— DATASET RECORDS —
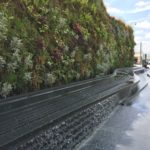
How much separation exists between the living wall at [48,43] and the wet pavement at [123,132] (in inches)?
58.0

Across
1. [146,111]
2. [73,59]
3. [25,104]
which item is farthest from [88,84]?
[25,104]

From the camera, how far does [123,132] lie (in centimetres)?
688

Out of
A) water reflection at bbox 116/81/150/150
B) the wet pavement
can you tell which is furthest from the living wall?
==
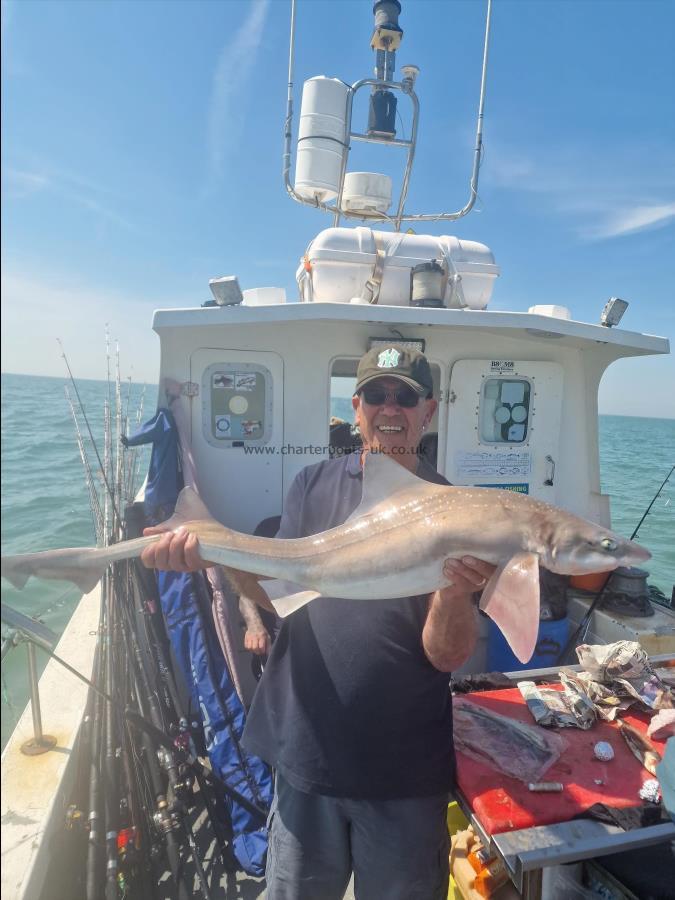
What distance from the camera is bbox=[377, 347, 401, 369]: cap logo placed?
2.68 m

— WHAT IS EXPECTED —
List every line of the records above that contains the string "bbox", counting only matches with the same letter case.

— EXPECTED ANSWER —
A) water reflection at bbox 116/81/150/150
What distance from the camera is bbox=[377, 347, 401, 369]: cap logo placed?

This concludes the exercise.